Figure dans ce livre deux photos de ma famille, dont la publication n’a fait l’objet d’aucune demande d’autorisation préalable, ni de votre part, ni de la part de l’auteur. Ce sont les photos des deux réfractaires au STO et résistants, Robert Bouvet (p.142) mon oncle et Eugène Fontaine (p.413) cousin germain de ma mère Jeanne Béchet. Ces photos n’ont pas lieux de figurer dans un livre qui nie la participation à la Résistance des Réfractaires au STO de la Vallée Verte, qui méprise leurs valeurs et leur engagement et qui fait l’amalgame entre les victimes massacrées par une armée d’occupation et les victimes fusillées dans un acte de résistance à cette armée d’occupation. Pour ces raisons, j’exige, Madame le Maire, que vous fassiez le nécessaire afin que soit immédiatement retirées de ce livre les photos de ma famille.

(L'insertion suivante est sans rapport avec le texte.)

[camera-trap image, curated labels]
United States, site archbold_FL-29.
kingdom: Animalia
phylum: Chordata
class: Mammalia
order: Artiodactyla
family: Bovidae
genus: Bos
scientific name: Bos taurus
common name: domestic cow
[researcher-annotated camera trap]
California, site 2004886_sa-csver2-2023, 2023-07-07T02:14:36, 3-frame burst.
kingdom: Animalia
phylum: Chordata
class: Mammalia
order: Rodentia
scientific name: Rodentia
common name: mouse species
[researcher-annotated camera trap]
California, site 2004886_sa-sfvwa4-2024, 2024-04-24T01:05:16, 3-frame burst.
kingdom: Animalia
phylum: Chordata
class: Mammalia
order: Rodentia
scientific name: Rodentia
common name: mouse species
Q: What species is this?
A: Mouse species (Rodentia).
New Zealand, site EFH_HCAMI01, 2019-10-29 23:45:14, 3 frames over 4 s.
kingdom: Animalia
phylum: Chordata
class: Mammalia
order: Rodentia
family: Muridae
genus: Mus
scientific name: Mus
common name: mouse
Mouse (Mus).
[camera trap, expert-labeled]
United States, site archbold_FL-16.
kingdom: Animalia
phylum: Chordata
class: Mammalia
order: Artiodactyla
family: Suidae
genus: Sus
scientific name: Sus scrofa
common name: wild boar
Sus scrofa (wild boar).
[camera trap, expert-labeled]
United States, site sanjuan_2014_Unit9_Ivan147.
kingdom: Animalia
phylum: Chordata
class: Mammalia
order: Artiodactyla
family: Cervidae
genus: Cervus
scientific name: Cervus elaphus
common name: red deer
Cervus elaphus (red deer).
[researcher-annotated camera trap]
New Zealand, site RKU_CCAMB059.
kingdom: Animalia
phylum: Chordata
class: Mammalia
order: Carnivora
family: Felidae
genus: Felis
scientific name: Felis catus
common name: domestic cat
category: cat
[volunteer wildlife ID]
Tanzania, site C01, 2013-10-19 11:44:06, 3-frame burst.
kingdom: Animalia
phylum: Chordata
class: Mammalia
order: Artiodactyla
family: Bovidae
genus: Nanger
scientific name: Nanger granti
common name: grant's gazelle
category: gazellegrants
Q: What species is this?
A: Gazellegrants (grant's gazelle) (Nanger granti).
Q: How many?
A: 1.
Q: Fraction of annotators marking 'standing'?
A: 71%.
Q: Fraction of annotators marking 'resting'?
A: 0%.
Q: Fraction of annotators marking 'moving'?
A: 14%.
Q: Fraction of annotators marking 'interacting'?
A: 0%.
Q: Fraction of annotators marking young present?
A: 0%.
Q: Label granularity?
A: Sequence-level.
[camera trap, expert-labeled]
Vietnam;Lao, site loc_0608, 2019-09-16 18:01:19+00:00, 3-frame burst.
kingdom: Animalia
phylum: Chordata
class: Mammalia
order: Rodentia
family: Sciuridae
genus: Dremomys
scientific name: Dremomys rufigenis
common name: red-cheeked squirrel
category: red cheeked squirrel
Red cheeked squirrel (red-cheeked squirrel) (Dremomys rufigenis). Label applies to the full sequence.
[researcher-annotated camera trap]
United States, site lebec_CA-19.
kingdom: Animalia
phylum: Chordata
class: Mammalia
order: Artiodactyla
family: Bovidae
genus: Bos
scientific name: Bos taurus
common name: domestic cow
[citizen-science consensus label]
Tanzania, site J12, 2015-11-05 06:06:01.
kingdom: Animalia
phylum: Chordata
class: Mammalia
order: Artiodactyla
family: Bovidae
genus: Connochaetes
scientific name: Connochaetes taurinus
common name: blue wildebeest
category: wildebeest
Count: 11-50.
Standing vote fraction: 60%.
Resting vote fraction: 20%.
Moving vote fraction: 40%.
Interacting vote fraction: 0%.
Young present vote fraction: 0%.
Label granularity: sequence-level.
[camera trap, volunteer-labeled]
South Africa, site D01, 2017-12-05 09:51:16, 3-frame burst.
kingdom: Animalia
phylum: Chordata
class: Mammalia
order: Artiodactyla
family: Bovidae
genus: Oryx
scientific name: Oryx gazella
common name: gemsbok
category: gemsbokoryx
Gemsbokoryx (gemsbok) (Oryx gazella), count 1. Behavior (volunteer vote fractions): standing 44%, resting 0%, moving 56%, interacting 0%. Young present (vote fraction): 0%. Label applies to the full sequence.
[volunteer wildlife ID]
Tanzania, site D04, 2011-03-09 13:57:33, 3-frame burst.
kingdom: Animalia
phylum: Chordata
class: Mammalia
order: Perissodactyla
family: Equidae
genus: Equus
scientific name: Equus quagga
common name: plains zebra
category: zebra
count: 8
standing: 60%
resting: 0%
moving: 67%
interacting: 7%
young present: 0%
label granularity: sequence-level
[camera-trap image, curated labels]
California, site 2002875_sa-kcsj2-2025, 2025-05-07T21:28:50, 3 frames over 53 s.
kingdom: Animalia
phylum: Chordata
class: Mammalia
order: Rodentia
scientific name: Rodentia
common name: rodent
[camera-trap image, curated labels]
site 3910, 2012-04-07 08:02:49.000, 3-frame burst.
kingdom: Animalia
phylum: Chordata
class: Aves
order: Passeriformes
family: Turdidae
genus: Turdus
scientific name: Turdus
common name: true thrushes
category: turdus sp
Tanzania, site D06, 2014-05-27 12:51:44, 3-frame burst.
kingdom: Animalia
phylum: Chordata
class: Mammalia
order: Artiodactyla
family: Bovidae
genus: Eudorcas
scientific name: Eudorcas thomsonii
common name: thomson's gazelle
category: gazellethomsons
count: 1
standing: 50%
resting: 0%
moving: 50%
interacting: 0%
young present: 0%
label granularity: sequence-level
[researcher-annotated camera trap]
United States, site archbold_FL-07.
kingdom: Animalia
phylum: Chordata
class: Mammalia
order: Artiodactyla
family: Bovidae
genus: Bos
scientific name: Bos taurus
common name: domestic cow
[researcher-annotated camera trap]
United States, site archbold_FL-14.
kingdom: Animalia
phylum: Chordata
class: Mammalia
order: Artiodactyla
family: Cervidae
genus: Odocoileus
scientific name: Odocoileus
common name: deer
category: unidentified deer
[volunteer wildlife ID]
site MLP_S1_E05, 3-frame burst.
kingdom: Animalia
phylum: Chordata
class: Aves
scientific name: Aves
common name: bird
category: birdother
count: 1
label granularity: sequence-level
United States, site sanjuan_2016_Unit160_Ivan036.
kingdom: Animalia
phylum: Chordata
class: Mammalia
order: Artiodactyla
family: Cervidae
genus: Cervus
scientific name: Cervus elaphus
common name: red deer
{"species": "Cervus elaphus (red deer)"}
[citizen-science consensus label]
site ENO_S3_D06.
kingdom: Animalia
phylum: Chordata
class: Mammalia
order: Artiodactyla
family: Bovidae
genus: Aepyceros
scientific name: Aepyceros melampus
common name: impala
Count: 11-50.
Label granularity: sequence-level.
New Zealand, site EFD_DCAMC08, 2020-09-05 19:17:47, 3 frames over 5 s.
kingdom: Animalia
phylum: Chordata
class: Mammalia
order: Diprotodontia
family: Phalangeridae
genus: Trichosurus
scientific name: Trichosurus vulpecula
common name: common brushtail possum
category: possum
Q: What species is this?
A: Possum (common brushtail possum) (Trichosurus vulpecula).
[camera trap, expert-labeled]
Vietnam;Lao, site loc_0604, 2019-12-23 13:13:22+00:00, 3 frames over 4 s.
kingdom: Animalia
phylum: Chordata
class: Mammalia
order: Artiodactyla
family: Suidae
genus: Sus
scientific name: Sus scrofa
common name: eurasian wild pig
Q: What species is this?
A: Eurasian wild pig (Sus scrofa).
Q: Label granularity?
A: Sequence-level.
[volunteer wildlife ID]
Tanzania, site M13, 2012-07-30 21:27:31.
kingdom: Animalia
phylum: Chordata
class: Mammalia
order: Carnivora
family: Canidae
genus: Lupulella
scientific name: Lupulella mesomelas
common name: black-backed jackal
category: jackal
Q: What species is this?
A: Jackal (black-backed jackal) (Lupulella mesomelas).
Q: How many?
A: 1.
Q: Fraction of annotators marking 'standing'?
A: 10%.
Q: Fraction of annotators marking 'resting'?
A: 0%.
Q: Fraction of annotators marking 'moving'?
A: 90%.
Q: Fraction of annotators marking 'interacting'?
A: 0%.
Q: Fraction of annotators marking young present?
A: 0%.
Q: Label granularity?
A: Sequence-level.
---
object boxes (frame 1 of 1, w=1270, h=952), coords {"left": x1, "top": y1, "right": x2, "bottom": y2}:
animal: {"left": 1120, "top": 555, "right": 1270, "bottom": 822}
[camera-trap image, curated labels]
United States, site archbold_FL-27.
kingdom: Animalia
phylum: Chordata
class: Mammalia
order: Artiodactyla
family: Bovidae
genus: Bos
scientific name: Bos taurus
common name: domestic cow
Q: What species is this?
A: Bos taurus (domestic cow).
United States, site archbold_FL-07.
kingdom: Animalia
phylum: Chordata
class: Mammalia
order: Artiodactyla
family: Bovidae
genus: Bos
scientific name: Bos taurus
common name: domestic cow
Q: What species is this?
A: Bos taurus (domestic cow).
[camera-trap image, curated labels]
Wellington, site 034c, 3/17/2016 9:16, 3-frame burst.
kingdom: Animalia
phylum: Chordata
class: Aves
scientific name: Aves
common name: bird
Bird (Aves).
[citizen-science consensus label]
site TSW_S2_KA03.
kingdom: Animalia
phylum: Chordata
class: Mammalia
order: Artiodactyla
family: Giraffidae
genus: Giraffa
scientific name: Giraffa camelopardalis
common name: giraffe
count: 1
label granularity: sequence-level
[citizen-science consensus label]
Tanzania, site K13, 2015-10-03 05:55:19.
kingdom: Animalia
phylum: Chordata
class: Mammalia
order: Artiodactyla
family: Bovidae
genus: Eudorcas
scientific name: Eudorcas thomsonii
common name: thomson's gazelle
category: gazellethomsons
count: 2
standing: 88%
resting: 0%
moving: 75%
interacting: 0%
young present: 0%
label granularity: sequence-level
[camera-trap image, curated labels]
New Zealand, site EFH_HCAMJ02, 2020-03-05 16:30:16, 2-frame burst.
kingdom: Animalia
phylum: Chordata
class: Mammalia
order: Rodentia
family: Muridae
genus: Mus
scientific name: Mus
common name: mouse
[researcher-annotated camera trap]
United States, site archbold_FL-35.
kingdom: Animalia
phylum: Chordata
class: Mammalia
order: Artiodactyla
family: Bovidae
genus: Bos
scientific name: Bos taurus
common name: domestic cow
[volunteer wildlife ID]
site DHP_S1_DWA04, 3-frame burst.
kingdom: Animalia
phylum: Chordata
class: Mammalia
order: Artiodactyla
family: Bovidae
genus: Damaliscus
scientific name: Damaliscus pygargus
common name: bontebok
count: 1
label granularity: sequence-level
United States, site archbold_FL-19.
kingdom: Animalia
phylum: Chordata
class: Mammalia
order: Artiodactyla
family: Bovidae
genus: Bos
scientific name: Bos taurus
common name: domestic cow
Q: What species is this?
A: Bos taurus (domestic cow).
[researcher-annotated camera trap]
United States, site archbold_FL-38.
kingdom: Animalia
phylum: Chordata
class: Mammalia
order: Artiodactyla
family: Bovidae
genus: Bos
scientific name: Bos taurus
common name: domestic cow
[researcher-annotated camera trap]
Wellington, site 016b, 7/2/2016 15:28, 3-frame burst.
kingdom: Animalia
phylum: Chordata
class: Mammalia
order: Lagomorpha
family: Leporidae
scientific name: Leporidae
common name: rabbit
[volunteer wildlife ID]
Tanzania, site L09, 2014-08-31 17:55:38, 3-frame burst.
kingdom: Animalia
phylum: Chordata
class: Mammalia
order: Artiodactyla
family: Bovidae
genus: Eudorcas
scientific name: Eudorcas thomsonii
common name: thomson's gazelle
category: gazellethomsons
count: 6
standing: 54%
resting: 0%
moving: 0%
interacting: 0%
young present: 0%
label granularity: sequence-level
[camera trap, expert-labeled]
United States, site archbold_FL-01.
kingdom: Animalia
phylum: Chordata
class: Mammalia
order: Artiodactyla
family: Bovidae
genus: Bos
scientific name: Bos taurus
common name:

En outre, je m’oppose formellement à ce qu’une partie du produit de la vente de ce livre soit attribuée à « la réfection du monument aux fusillés du 26 décembre 1943 » je cite ou plus exactement « aux massacrés de Noël 1943 ». Cet argument de vente d’un livre qui salit leur mémoire est absolument scandaleux.

Dans le caveau de ce monument, deux troncs calcinés sont ceux de mon père et de mon oncle. Le corps de l’un de mes cousins a disparu à jamais dans les sinistres fumées du four crématoire du camp de concentration de Flossenbürg. Le corps de mon autre cousin, dont vous avez l’impudence de reproduire la photo souriante et pleine de vie, est enfoui pour toujours dans une fosse commune en Tchécoslovaquie, ultime étape de « la marche de la faim et de la mort ». Je ne crois pas que toute cette horreur ait une équivalence et je veux, comme toutes les familles des victimes de Noël 1943 que leur mémoire soit respectée et honorée et qu’à Habère-Lullin, comme ailleurs nous en soyons dignes.

Christiane BECHET-BARETTA

(Des copies de cette émouvante lettre ont été envoyées à la présidente de AFMD 74, à l’ANACR de Haute-Savoie, à la FNDIRP ainsi qu’au Comité départemental de la Résistance et de la Déportation).